Como tocaba cuando a una persona le pillan las elecciones fuera de su hogar, solicité ejercer por vía postal mi derecho al voto, en esta ocasión más obligación de ciudadano. Entre mi solicitud tardía y el colapso lógico a la hora de recibir la papeleta, me encontré en la oficina de Correos la última tarde y a última hora y, claro, la cola era exactamente de ochenta y tres personas. Como esta vez no iba muy convencido a votar porque el panorama político, sea del color que sea, no es de mi agrado, ese estado de ánimo y la tienda de campaña que parecía que iba a tener que montar allí para enviar un sobrecito hizo que decidiera olvidarme del asunto, irme por donde llegué y no perder un solo minuto más de mi vida en aquello; no es un gesto del que sentirse orgulloso, pero si no soy del todo sincero me parece que el testimonio carece de valor. Entonces ocurrió algo.

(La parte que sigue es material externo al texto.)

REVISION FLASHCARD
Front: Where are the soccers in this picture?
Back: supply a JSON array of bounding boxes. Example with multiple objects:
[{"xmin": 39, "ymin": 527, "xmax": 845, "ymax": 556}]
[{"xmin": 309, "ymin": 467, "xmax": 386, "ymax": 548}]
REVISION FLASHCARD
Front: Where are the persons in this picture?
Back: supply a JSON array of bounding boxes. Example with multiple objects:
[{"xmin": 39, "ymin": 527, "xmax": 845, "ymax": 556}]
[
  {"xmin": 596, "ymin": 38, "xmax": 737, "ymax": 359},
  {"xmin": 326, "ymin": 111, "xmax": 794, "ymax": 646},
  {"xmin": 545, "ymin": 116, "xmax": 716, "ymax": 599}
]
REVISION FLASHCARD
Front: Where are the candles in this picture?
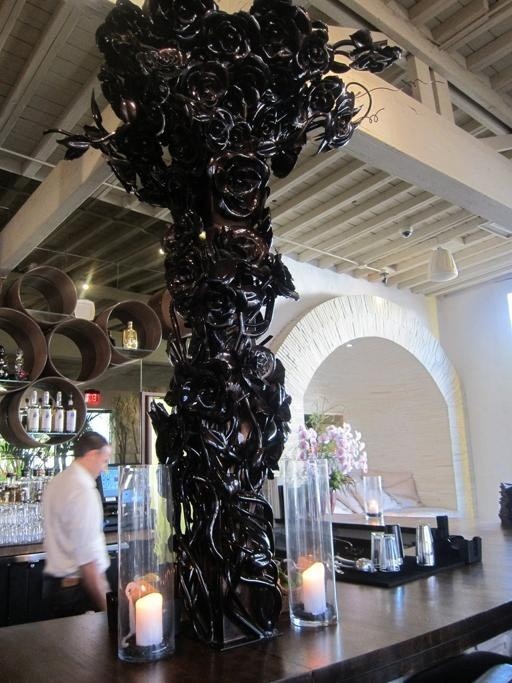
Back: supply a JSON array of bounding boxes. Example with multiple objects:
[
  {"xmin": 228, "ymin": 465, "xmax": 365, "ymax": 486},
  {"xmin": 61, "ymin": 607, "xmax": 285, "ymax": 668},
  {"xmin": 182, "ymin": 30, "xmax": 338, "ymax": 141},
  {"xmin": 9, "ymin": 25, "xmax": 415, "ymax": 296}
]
[
  {"xmin": 300, "ymin": 562, "xmax": 329, "ymax": 616},
  {"xmin": 368, "ymin": 497, "xmax": 379, "ymax": 517},
  {"xmin": 134, "ymin": 592, "xmax": 165, "ymax": 648}
]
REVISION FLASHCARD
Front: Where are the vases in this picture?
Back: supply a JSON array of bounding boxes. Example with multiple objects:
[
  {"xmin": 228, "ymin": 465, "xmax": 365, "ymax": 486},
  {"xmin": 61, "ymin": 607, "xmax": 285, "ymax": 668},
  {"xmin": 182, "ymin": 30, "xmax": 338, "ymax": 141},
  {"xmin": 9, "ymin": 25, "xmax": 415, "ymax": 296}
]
[{"xmin": 314, "ymin": 491, "xmax": 338, "ymax": 515}]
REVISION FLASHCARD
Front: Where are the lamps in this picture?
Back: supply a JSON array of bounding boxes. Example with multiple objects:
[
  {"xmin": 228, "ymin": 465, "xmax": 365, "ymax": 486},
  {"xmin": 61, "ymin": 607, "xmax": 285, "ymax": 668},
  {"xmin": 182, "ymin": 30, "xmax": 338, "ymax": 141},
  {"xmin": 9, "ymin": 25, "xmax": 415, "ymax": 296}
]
[{"xmin": 425, "ymin": 247, "xmax": 459, "ymax": 285}]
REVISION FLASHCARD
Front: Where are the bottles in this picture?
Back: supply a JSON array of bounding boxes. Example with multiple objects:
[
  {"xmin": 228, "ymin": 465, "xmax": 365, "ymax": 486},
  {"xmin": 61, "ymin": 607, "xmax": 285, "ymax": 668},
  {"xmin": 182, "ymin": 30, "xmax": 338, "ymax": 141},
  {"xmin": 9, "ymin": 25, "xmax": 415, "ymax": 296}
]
[
  {"xmin": 14, "ymin": 347, "xmax": 25, "ymax": 378},
  {"xmin": 22, "ymin": 391, "xmax": 78, "ymax": 433},
  {"xmin": 385, "ymin": 523, "xmax": 405, "ymax": 560},
  {"xmin": 1, "ymin": 346, "xmax": 9, "ymax": 378},
  {"xmin": 108, "ymin": 331, "xmax": 116, "ymax": 346},
  {"xmin": 415, "ymin": 522, "xmax": 437, "ymax": 566},
  {"xmin": 121, "ymin": 321, "xmax": 138, "ymax": 349},
  {"xmin": 0, "ymin": 468, "xmax": 54, "ymax": 502}
]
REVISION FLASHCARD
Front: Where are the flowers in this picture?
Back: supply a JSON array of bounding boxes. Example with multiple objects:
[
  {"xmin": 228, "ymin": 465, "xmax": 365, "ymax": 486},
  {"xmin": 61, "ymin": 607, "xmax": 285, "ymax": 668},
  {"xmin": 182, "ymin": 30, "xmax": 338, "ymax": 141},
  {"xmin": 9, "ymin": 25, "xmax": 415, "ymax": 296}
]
[{"xmin": 278, "ymin": 392, "xmax": 371, "ymax": 491}]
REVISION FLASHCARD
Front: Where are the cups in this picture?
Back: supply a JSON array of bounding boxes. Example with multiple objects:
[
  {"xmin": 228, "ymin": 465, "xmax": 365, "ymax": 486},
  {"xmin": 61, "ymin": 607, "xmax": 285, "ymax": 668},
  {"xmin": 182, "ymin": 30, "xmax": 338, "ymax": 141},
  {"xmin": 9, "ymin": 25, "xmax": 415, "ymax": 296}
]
[
  {"xmin": 0, "ymin": 502, "xmax": 47, "ymax": 544},
  {"xmin": 380, "ymin": 536, "xmax": 401, "ymax": 572},
  {"xmin": 362, "ymin": 476, "xmax": 384, "ymax": 516},
  {"xmin": 105, "ymin": 590, "xmax": 129, "ymax": 632},
  {"xmin": 370, "ymin": 531, "xmax": 384, "ymax": 569}
]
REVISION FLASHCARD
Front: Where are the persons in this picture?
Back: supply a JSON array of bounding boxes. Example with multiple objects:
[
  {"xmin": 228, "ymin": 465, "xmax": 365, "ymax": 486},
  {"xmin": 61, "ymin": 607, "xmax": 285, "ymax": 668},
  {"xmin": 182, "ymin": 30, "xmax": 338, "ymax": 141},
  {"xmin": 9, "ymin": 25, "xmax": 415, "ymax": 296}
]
[{"xmin": 42, "ymin": 430, "xmax": 112, "ymax": 615}]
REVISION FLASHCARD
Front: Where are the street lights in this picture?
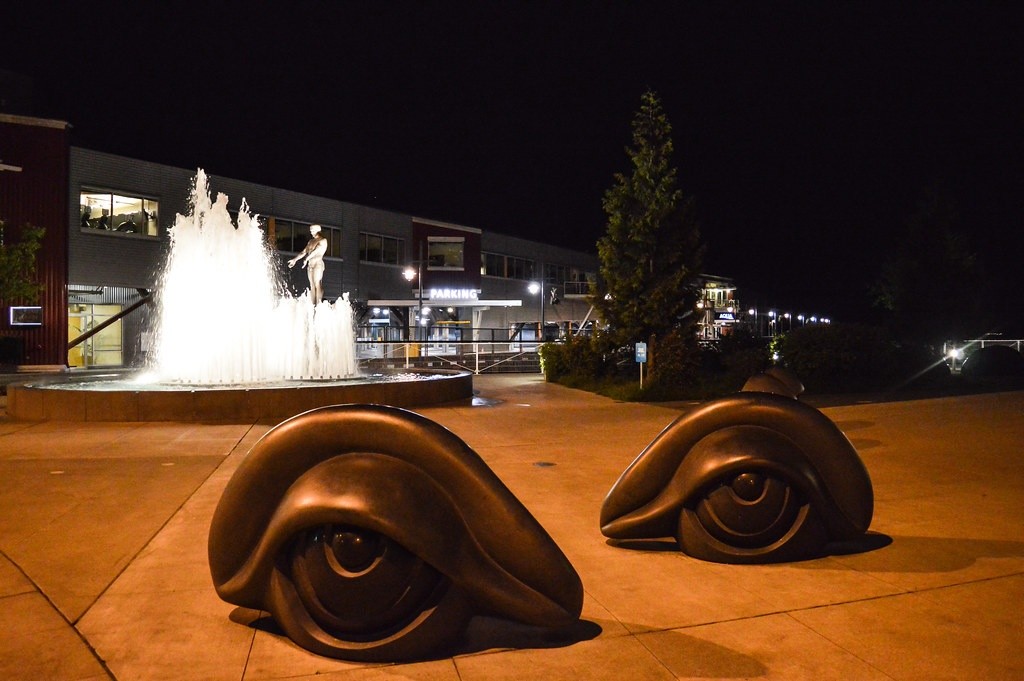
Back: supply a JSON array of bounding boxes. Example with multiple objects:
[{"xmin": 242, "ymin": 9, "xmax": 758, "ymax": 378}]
[
  {"xmin": 769, "ymin": 308, "xmax": 777, "ymax": 337},
  {"xmin": 527, "ymin": 263, "xmax": 546, "ymax": 342},
  {"xmin": 783, "ymin": 312, "xmax": 791, "ymax": 331},
  {"xmin": 798, "ymin": 313, "xmax": 805, "ymax": 327},
  {"xmin": 748, "ymin": 305, "xmax": 758, "ymax": 333},
  {"xmin": 727, "ymin": 300, "xmax": 738, "ymax": 323},
  {"xmin": 401, "ymin": 260, "xmax": 423, "ymax": 361}
]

Justo delante de mí había un muchacho de unos veintipocos con la papeleta fuera del sobre, expuesta sobre la mano izquierda, y a su lado el documento de identidad. Con la mano derecha sostenía el teléfono móvil con el que se grababa a sí mismo en un “acuse de recibo” metiendo la papeleta y entregándola al empleado que se encargaba de la gestión. La grabación incluía un instante enfocando su propio rostro para cualquier comprobación de que la foto del DNI se correspondía con la persona que votaba.Habían asegurado por televisión el día anterior que unos desalmados aprovechaban las elecciones para comprar el voto por Internet por una suma cercana a los cien euros, y recuerdo que pensé sin más “hay gente para todo”, pero verlo directamente me causó gran impacto y un irracional, extrañamente visceral deseo de defender la democracia que arropa un proceso electoral que ya he comentado no me tenía entusiasmado, lo cual no deja de resultarme todavía llamativo.
Ver la desfachatez con la que actuaba aquel tiparraco que ignoraba las caras censuradoras de los demás, y al que la ausencia de pruebas de lo que estaba haciendo con exactitud le otorgaba cierto porte chulesco de impunidad, me impulsó a no abandonar la cola, y ya que no podía evitar lo que estaba viendo, la no se si absurda idea de participar con mi voto libremente para “contrarrestar” aquella opinión contagiada por intereses particulares me hizo pasar allí horas hasta que llegó mi turno. Fue una reacción insólita en alguien que se tiene como bastante templado y descreído en asuntos políticos, pero el caso es que me sentí mejor, y me abandonó esa sensación de no formar parte de nada que me mordisqueaba los adentros cuando sopesaba mi no participación cívica y social.
Es verdad que a veces tenemos que ver atacado de la manera que sea lo que tenemos para que seamos conscientes de que en realidad nos importa, y no se me ocurre nada más opuesto a la democracia que disponer de tu voto y del de otra persona porque posees dinero para pagarle por ello. No merece la pena discernir cuál era el partido político que había conseguido la “confianza de este fiel seguidor”, porque supongo que sería bastante injusto por mi parte, pero si triste es vender tu voluntad al mejor postor, repugnante es la palabra que se me viene a la cabeza cuando pienso precisamente en el postor que ejerce el poder que tenga para someter la opinión de los demás. Creo que se trata de una por fortuna anecdótica historia de trastienda que merecía la pena compartirse.